What You Need To Know:
KIDS FOR CASH is a riveting, compelling documentary. It focuses mostly on victims, but also lets the judge have his say. The movie suggests detention centers are not an effective means of controlling juvenile delinquency. However, it doesn’t offer much to replace them. KIDS FOR CASH also contains brief foul language. Some caution, therefore, is advised.
(B, RoRo, H, L, V, A, DD, M) Light moral worldview, but with Romantic, humanist perspectives that fail to provide the kind of biblical, redemptive solutions that are really needed, including brief politically correct support for the controversial United Nations Convention on the Rights of the Child that the U.S. Senate has so far declined to ratify; eight obscenities (including one “f” word and one “s” word) and one light profanity; some discussion of fighting in school, brief discussion of a suicide, and woman screams at judge outside of courthouse because judge’s actions led to her son’s eventual suicide; no sex; no nudity; no alcohol use but mention of it; no smoking but mention of using drugs; and, convicted judge seems to excuse his actions and some possible antinomian attitudes by documentary that reflects movie’s Romantic worldview.
The documentary KIDS FOR CASH is a sad tale of judicial malfeasance and juvenile delinquency. It’s a compelling, well-done documentary about tragic outcomes, but with a ray of hope. The problem is, the ray of hope is too small, and the movie never offers any real solutions to the problems it illuminates.

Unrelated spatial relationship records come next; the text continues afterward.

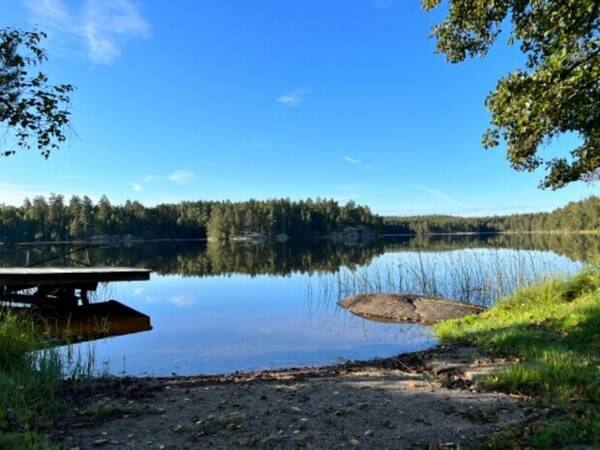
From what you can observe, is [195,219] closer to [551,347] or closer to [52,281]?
[52,281]

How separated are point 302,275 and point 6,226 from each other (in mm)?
112495

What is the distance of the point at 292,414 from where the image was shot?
5547mm

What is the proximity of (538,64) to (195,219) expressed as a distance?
15242cm

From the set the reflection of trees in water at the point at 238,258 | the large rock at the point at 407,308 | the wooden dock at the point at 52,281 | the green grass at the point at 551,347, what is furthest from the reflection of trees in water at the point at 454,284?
the wooden dock at the point at 52,281

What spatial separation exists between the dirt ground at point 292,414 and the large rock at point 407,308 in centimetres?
1030

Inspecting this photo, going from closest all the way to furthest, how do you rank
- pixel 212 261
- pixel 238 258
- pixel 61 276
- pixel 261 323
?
1. pixel 61 276
2. pixel 261 323
3. pixel 212 261
4. pixel 238 258

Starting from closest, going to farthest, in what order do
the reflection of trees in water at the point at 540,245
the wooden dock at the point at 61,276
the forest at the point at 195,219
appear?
the wooden dock at the point at 61,276
the reflection of trees in water at the point at 540,245
the forest at the point at 195,219

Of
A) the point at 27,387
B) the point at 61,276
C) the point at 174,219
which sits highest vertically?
the point at 174,219

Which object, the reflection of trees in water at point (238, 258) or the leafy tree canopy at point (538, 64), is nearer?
the leafy tree canopy at point (538, 64)

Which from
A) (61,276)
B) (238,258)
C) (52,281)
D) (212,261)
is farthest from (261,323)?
(238,258)

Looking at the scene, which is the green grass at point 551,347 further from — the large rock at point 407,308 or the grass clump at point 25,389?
the grass clump at point 25,389

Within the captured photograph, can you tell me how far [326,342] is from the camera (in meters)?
14.7

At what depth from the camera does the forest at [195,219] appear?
12150 centimetres

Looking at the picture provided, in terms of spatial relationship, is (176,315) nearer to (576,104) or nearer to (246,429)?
(246,429)
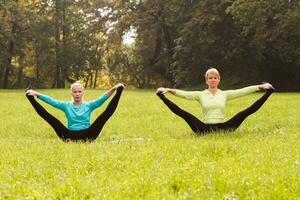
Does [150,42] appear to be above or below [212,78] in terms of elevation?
above

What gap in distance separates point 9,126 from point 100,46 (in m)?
58.3

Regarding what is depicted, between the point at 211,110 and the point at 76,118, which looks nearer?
the point at 76,118

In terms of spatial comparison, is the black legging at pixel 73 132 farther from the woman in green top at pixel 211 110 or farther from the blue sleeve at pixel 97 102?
the woman in green top at pixel 211 110

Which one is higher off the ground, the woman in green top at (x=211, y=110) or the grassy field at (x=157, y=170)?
the woman in green top at (x=211, y=110)

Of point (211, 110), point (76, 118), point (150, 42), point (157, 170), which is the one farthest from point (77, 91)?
point (150, 42)

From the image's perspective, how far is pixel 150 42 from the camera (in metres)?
60.0

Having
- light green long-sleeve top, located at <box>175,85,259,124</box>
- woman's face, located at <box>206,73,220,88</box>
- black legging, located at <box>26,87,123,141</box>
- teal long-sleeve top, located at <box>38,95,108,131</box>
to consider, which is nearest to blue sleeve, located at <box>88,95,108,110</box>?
teal long-sleeve top, located at <box>38,95,108,131</box>

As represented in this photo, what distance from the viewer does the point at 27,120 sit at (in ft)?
61.6

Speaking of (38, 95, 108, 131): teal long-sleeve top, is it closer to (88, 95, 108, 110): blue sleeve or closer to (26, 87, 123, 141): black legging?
(88, 95, 108, 110): blue sleeve

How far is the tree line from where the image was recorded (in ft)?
130

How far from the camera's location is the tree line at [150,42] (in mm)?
39719

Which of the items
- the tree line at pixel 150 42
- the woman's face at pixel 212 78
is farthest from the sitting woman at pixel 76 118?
the tree line at pixel 150 42

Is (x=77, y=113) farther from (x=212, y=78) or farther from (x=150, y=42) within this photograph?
(x=150, y=42)

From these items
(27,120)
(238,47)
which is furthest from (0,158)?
(238,47)
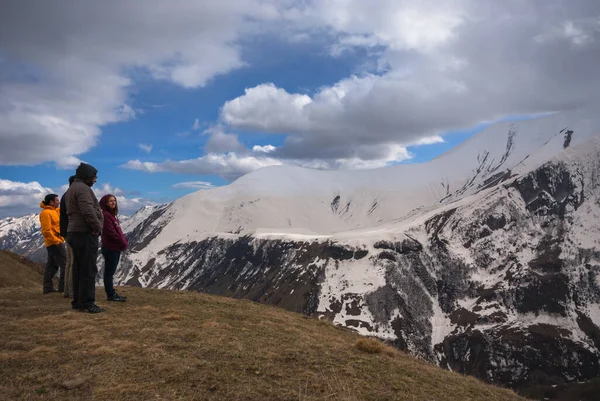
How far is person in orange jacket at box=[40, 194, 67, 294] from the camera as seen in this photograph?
58.3 feet

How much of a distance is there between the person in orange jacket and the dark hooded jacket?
3.07 meters

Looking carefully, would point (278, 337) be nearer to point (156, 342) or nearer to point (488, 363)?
point (156, 342)

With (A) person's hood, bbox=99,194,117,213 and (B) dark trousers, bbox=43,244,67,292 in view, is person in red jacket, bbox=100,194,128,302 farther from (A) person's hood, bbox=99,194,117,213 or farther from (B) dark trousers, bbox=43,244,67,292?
(B) dark trousers, bbox=43,244,67,292

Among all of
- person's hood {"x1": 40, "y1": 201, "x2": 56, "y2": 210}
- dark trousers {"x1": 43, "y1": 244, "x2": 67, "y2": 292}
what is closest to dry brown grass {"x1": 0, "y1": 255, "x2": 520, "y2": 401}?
dark trousers {"x1": 43, "y1": 244, "x2": 67, "y2": 292}

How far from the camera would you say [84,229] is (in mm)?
13977

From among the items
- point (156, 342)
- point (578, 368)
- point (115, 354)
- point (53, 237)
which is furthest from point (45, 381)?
point (578, 368)

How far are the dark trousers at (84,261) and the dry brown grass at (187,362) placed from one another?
771 millimetres

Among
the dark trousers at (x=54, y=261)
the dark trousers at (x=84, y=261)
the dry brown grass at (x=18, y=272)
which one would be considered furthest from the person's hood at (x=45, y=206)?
the dry brown grass at (x=18, y=272)

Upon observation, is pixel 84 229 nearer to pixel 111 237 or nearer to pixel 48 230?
pixel 111 237

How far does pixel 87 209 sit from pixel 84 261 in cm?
181

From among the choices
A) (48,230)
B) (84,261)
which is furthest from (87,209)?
(48,230)

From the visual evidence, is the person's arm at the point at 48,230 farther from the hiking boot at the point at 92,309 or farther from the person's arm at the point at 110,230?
the hiking boot at the point at 92,309

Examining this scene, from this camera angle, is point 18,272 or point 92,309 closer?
point 92,309

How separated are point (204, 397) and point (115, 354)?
136 inches
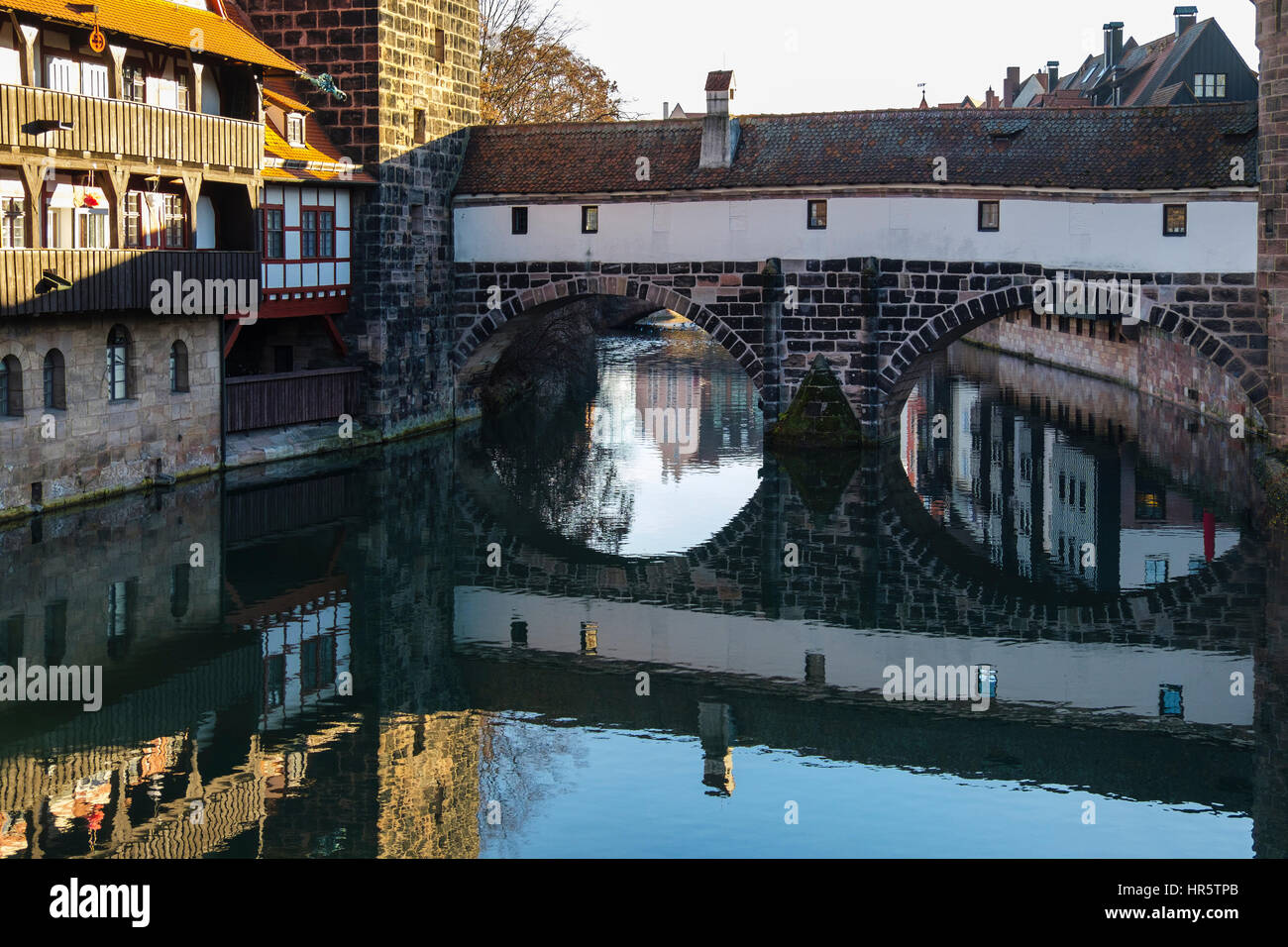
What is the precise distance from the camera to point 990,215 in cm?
3253

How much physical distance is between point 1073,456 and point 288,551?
16.9 m

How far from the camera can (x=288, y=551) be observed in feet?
78.4

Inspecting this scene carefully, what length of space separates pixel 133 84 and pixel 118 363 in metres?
4.52

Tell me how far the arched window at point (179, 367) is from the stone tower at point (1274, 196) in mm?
18844

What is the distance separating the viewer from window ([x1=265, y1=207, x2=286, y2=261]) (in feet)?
103

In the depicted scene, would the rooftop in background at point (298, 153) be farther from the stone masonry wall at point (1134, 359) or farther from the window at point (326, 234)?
the stone masonry wall at point (1134, 359)

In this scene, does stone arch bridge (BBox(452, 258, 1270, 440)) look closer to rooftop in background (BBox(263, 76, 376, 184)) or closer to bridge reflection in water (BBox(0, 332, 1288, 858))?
bridge reflection in water (BBox(0, 332, 1288, 858))

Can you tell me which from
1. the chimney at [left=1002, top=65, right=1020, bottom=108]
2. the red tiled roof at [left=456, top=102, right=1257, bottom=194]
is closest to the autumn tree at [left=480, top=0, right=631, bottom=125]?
the red tiled roof at [left=456, top=102, right=1257, bottom=194]

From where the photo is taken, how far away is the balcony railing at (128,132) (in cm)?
2373

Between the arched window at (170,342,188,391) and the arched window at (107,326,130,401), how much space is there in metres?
1.36
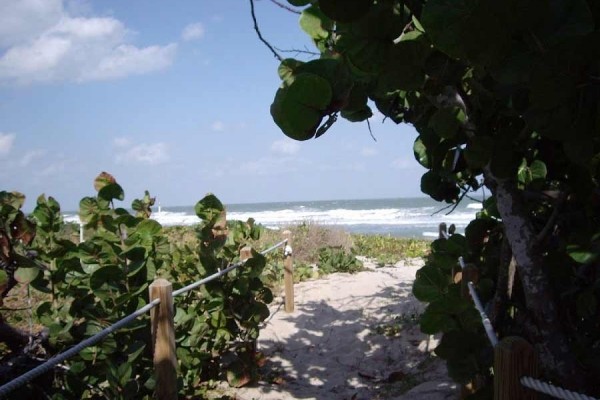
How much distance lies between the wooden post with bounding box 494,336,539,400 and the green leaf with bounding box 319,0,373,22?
2.61ft

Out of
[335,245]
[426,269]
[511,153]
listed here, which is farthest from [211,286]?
[335,245]

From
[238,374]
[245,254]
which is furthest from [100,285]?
[238,374]

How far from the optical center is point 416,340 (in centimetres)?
478

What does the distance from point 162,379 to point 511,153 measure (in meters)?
1.94

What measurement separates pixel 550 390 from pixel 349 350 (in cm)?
390

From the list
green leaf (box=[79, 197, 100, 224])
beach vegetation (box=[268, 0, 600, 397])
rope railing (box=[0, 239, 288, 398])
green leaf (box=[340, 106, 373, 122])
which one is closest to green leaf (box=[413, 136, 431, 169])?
beach vegetation (box=[268, 0, 600, 397])

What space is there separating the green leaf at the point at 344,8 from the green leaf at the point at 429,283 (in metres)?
1.19

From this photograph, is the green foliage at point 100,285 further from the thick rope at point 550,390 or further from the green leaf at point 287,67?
the thick rope at point 550,390

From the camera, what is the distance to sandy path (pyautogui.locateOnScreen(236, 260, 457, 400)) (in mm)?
3566

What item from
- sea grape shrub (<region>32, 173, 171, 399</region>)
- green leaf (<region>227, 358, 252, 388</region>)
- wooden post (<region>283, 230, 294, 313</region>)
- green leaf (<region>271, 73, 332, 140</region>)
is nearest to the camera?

Shortly after the school shootings at Columbine in 1999, Luzerne County in Pa. elected a charismatic juvenile court judge, Mark Ciavarella, who promised to crack down on wayward children. However, a significant portion, if not many, of the cases involved petty crimes such as creating a fake MySpace page. In another case, a boy’s parents had unknowingly bought him a stolen motorbike. In both cases, and many other cases, the parents and their children were encouraged to sign a waiver saying they didn’t need a lawyer. The result is that, according to the public record, many children were sentenced to serve time in privately-run juvenile detention centers.
When one parent started to question the judge’s harsher-than-usual sentences, it was discovered that the judge received millions of dollars in payments from the detention centers. Eventually, the judge was sentenced to a long prison stint, but what about the lives and families he destroyed?
KIDS FOR CASH is a riveting documentary. It focuses mostly on the more egregious victims of the strict juvenile court judge’s policies, but also lets the judge have his say. In telling this story, the filmmakers don’t just question how the events occurred. They also question the whole policy of sending juvenile offenders and troubled children to detention facilities, where they often learn how to do even worse crimes and sometimes become addicted to drugs or alcohol. What the filmmakers say here makes a bit of sense. The problem is, the filmmakers don’t really offer an alternative to these detention centers or the tough policies of judges like Ciavarella. According to at least one story in the local county press (http://citizensvoice.com/news/shootings-in-w-b-at-three-year-high-1.1449576), the amount of shootings and youth crime in one city in Luzerne County hit a three-year high in 2012 after the judge left office in 2009.
Thus, it’s important for older people in authority to make sure that minor offenses and petty crimes be punished appropriately and firmly BEFORE such behavior escalates into something worse. Legally speaking, the concept of a restitution program, where an offender must work to pay back his victim and society, is preferable to incarceration, especially for minor offenses or petty crimes such as vandalism, shoplifting, or petty theft. Such a program can even involve community service, such as painting a classroom or painting a park bench. That said, there should be zero tolerance for such things as driving under the influence, violent crimes, or illegal drug sales.
Of course, many of the offenses that came under the Pennsylvania judge’s purview involved offenses that occurred at “public” schools. This idea of government-run public schools is a very bad idea. In Deut. 6:7, Moses gives parents jurisdiction over their children’s education, including their moral learning and discipline, not the government. Thus, ultimately, the parents and the child are responsible. At some point, they must be held accountable.
Furthermore, although the Gospel of Jesus Christ offers us grace and mercy for the sins that we commit (including slander, vandalism, theft, assault, and worse), it also requires repentance. Also, God’s grace and mercy doesn’t abolish legally binding punishments for sinful acts that hurt another person, nor do they do away with God’s justice.
KIDS FOR CASH also contains brief foul language. It also promotes the controversial United Nations Convention on the Rights of the Child, which the U.S. Senate has declined to ratify. Thus, while the movie’s overall worldview seems moral, it’s mitigated by some Romantic, humanist, and light politically correct elements. Some caution, therefore, is advised.